LOTUS/SLURM issues updatePosted on October 6, 2020 (Last modified on October 19, 2023) • 2 min read • 281 words
As you know we have recently seen some problems with the SLURM scheduler for the LOTUS batch processing cluster, with jobs remaining in the pending state for much longer than normal. This issue has been and remains a top priority for the JASMIN team to resolve. Here’s the current state of affairs:
• Today (Monday 5 Oct)
o Fair-share configuration has been adjusted to attempt to lower the priority of very large/long-running jobs (which were causing sections of the cluster to become blocked)

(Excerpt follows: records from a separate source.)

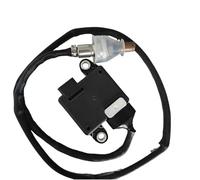 Sensor FAP automóvil Sensor de partículas PM (2016-2020) Compatible con Hilux 4D 2,4D P.UP AWD 2,4D 2GD-FTV 1277022797 89460-0K010 Detector de PM2.5 vehicular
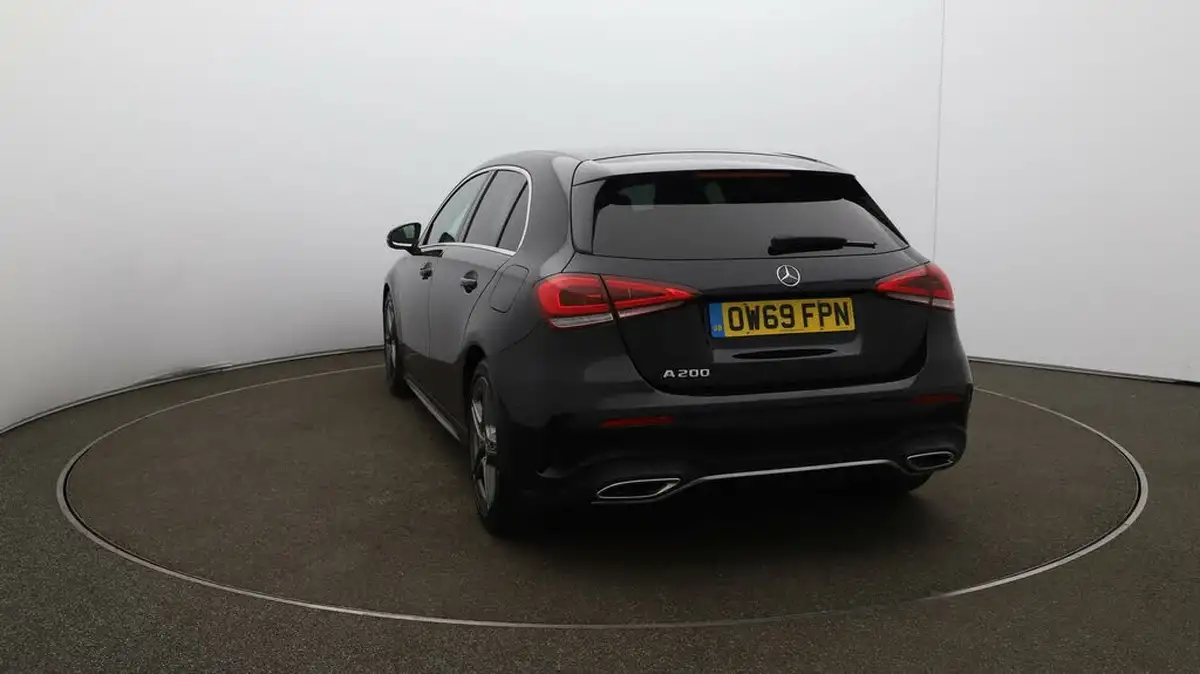 2020-mercedes-benz-a-class-13-a200-amg-line-executive-hatchback-5d-7g-dct-big-51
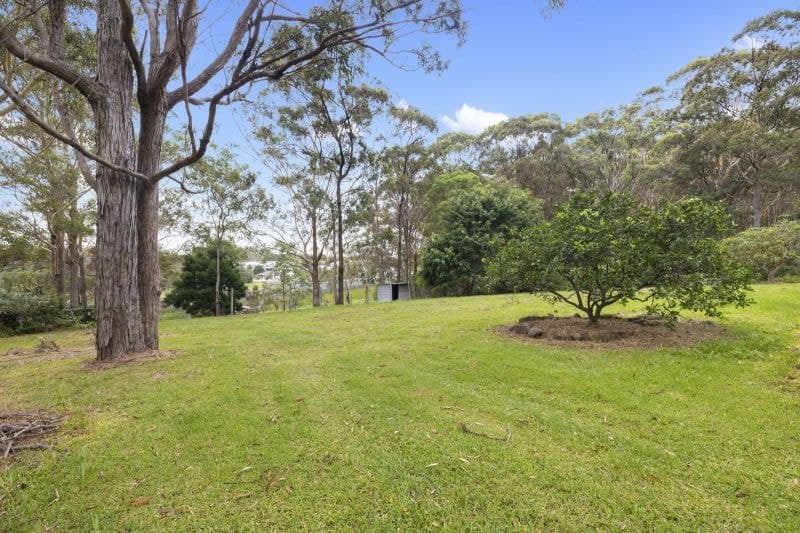 73 Emerald Heights Drive EMERALD BEACH NSW, Emerald Beach - Thumbnail 5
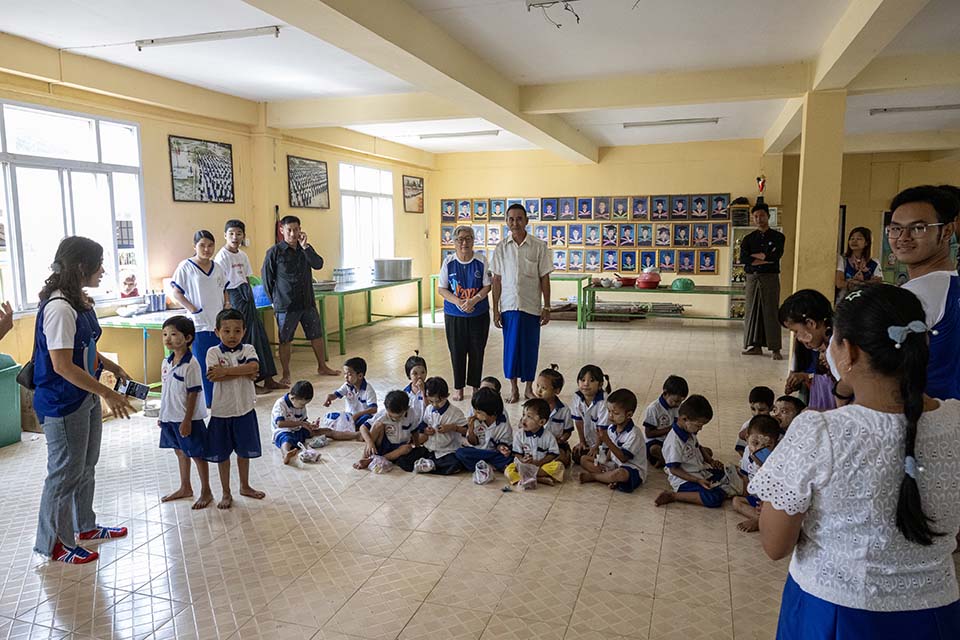 YOMA_CSR_2024_00631.jpg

o An even mix of user ids is now being seen with running and pending jobs, implying that jobs are now starting to flow more normally, without being dominated by any one user.

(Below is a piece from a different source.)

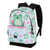 Oh My Pop! Fan HS - Sac à dos Froggy 2.2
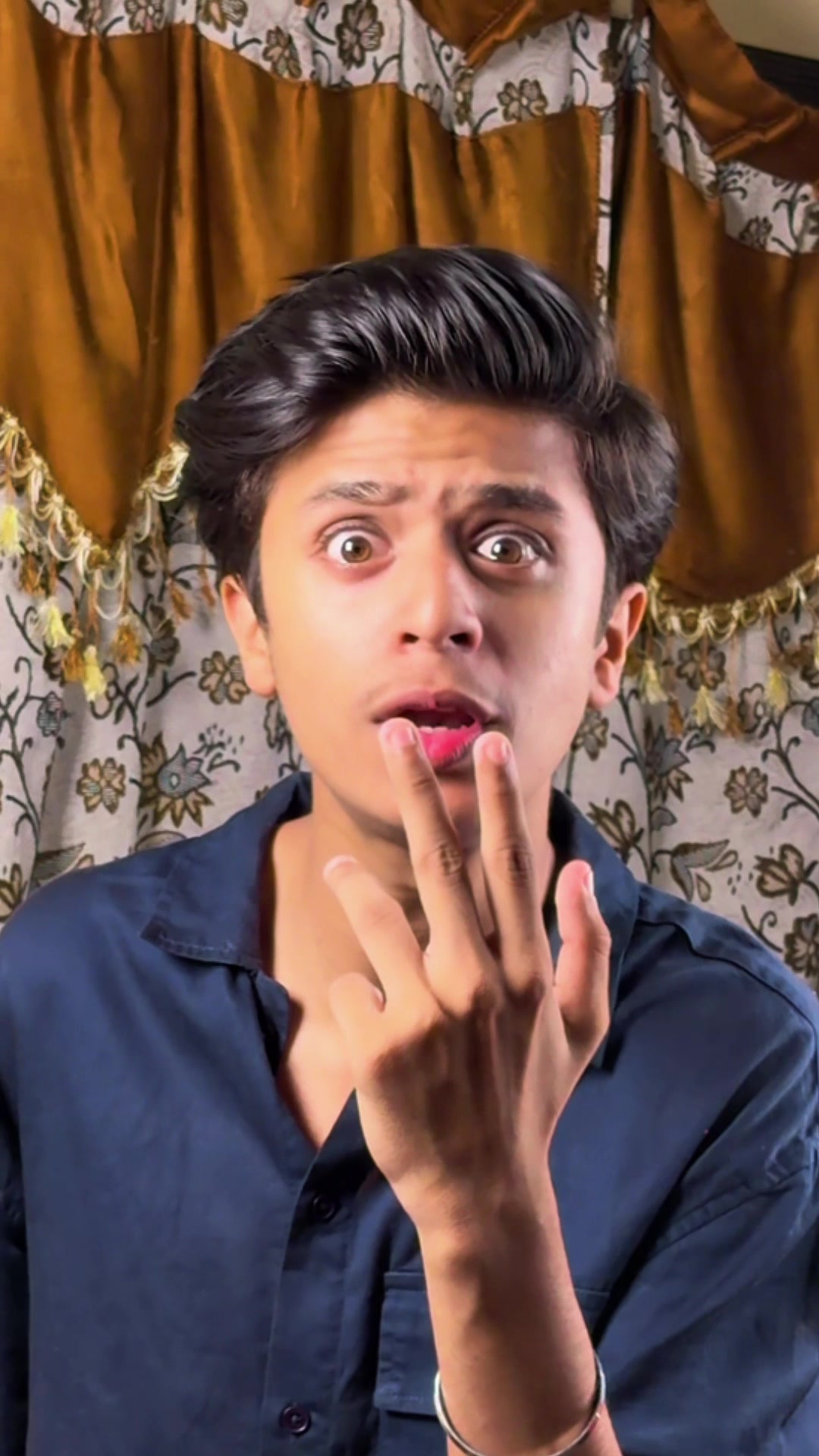 @Taha Usman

o A fix to a storage client has been rolled out to some parts of JASMIN which fixes a write issue for some users (NB not necessarily related to scheduling issues)
• Thurs/Fri last week
o Clean-up of existing thousands of hung jobs
o 2 users in particular had issues with parallel write to storage, which were inadvertently causing wider disruption: users contacted/advised accordingly
• Following days this week (planned)
o Adjusting configuration of some queues to improve overall throughput (relevant user/groups will be contacted)
o Continuing rollout of storage client fix as started today. Affected machines (including some sci machines) may need rebooting.
For the time being, please refrain from submitting further helpdesk queries about the above issues, since some aspects of the plan are still to be implemented and may take some time to have the desired effect. However we will try and provide further updates over the following days.
Thank you for your patience and cooperation.